Когда ребята, умытые и накормленные, пошли вслед за Петром Митриевым в светлицу, они остановились на пороге в полном изумлении.
Вся светлица состояла из одних чудес.
На печных изразцах были изображены охотники, пахари, жнецы, музыканты, скоморохи, львиные морды и оленьи головы. В простенке стоял старенький, украшенный перламутром органчик. На подоконнике щурился на выглянувшем солнышке необыкновенной дородности золотисто-рыжий кот. На круглом столике в углу большая стеклянная чаша, в ней плавали крохотные рыбки. В медной клетке, подвешенной к потолку, заливался ярко-желтый кенар. А по стенам были развешаны часы и качались маятники — одни торопливо, словно боясь куда-то опоздать, а другие медленно, ровно, чинно, уверенно: тук-тук, тук-тук; вправо… влево; вперед… назад…
В довершение всего часы стали бить, и почти все в одно время. Светлица сразу наполнилась звоном, хрипением, кукованием и звяканьем. А дедушка Петр Митриев расхаживал по жарко натопленной светлице в домашнем кафтанчике и потирал руки.
— Ну-кась, соловьи-воробьи, такие-сякие! — кричал он, силясь перекричать все разнородные звуки, которыми вдруг наполнилась светлица. — Воробушки в коробушке. Ась, чего?
И остались «соловьи-воробьи» жить у Петра Митриева в поварне, приходя каждый день к нему в светлицу дивиться на его чудеса.
УЧЕНЬЕ — СВЕТ
Когда малый, ходивший у Пожарского в бубенщиках, вернулся из Москвы в Троицкий монастырь ни с чем, Арина метнулась было сама бежать в Москву искать Сеньку.

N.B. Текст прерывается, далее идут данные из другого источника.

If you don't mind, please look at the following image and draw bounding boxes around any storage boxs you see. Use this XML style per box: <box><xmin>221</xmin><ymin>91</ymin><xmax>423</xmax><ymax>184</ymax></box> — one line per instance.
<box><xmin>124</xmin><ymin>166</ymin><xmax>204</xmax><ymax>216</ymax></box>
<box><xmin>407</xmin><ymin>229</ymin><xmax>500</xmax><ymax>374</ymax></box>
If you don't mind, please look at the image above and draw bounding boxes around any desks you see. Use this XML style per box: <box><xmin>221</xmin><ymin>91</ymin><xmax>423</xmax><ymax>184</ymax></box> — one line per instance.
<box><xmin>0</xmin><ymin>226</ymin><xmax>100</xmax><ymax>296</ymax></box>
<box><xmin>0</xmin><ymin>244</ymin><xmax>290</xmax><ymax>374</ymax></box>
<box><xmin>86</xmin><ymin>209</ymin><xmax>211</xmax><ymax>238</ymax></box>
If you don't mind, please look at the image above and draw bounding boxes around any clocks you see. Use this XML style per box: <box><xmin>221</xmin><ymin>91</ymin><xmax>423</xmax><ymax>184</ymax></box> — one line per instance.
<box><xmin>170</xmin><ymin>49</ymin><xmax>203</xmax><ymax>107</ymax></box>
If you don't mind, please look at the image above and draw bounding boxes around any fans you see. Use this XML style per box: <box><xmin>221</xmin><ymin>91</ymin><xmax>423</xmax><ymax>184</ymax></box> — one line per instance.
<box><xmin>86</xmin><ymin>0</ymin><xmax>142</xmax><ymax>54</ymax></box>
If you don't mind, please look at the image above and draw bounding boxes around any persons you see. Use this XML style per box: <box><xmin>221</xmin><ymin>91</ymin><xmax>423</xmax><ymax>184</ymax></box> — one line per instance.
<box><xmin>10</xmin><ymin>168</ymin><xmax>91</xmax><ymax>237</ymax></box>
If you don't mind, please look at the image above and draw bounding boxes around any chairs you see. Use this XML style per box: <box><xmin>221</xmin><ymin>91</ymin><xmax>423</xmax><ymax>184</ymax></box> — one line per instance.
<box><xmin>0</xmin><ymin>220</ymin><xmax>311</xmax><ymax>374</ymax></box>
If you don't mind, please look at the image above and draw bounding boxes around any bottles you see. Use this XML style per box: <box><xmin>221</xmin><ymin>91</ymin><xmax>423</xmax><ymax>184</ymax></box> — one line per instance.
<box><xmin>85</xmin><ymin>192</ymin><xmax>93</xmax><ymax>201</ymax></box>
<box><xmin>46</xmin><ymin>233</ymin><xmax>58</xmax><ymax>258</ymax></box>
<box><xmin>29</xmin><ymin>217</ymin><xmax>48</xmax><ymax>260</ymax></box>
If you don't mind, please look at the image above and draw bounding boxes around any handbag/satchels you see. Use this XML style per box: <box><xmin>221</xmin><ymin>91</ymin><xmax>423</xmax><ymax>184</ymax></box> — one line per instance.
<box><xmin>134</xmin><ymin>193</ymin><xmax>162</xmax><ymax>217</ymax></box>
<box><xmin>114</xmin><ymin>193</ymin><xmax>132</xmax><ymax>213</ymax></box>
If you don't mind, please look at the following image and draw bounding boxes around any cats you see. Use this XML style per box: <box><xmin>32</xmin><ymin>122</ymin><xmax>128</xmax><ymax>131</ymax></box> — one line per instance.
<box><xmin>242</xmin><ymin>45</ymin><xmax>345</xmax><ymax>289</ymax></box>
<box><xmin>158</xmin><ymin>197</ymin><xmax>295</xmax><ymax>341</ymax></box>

Но ее удержал Федос Иванович:
— Куда ты, голубка, побежишь? На кого Андреяна покинешь? Сенька коли жив, так будет жив. Ну, а коли…
Федос Иванович не договорил. Он хотел сказать: «Ну, а коли нет Сеньки в живых, так и в Москву бегать незачем». Хотел сказать, но вовремя удержался. Вместо этого сказал:
— Сыщется твой Сенька. Вот сердце мне говорит, что сыщется. Великое дерево буря ломит, а малая былиночка цела бывает. Тебе, Арина, теперь об Андреяне надобно думать. Не заживемся мы тут — ни князь, ни люди. Чуть передохнём — и потянемся в Мугреево. Не мешкая, до вешней распутицы…

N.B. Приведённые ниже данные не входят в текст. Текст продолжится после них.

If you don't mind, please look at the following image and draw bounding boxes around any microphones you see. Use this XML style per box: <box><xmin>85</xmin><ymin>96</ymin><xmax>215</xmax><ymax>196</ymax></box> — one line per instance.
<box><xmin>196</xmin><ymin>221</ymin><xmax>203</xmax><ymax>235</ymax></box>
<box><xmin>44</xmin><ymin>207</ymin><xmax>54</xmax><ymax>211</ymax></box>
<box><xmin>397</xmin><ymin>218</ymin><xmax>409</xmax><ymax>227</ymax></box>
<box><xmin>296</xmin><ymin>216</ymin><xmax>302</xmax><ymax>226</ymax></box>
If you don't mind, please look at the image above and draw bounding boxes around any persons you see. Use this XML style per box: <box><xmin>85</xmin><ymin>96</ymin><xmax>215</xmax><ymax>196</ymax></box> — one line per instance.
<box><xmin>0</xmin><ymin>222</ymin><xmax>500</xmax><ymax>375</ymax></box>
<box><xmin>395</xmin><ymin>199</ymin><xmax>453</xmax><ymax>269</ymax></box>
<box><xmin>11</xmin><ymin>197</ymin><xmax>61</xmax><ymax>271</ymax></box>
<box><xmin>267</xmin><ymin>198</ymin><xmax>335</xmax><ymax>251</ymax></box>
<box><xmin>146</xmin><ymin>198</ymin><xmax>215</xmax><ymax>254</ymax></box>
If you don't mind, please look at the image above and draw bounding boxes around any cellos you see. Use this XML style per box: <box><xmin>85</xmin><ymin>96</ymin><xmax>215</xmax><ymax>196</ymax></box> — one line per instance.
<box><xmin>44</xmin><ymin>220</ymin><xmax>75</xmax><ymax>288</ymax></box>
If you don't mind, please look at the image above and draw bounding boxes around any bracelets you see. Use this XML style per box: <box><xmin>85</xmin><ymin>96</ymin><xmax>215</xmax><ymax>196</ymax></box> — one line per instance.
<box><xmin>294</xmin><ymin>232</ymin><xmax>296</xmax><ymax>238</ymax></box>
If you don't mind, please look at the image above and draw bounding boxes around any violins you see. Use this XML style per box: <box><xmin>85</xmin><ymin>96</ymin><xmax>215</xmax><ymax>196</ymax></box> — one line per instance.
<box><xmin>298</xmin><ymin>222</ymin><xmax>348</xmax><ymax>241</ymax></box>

От взора Арины не укрылось, что людей в монастыре за последние два дня сильно поубавилось. Федос Иванович стал тишком да исподволь рассылать их по княжеским вотчинам пахать, сеять и ждать, что князь прикажет.
«Верно это: скоро ехать и Андреяну», — решила Арина, выслушав уговоры Федоса Ивановича.
— В Мугреево, — молвила она вслух. — Скоро…
— Да, Арина, скоро, — подтвердил Федос Иванович. — Чаять надо — до полой воды. А ты, Арина, чшш! Знай помалкивай.
Сказав это, Федос Иванович внимательно посмотрел вокруг и пошел прочь, поминутно оглядываясь. А под вечер он разыскал Арину в толпе женщин и шепнул ей, чтобы она нынешней ночью не ложилась. Как стемнеет совсем, пусть соберет свой узелок и выходит к больнице.
Арина так и сделала.
У больницы ждало двое розвальней в простой, крестьянской упряжке. Монахи вынесли Андреяна из больницы и уложили в розвальни на рядно поверх свежей соломы. Потом обе упряжки тронулись с места и остановились у палат, где находился Пожарский.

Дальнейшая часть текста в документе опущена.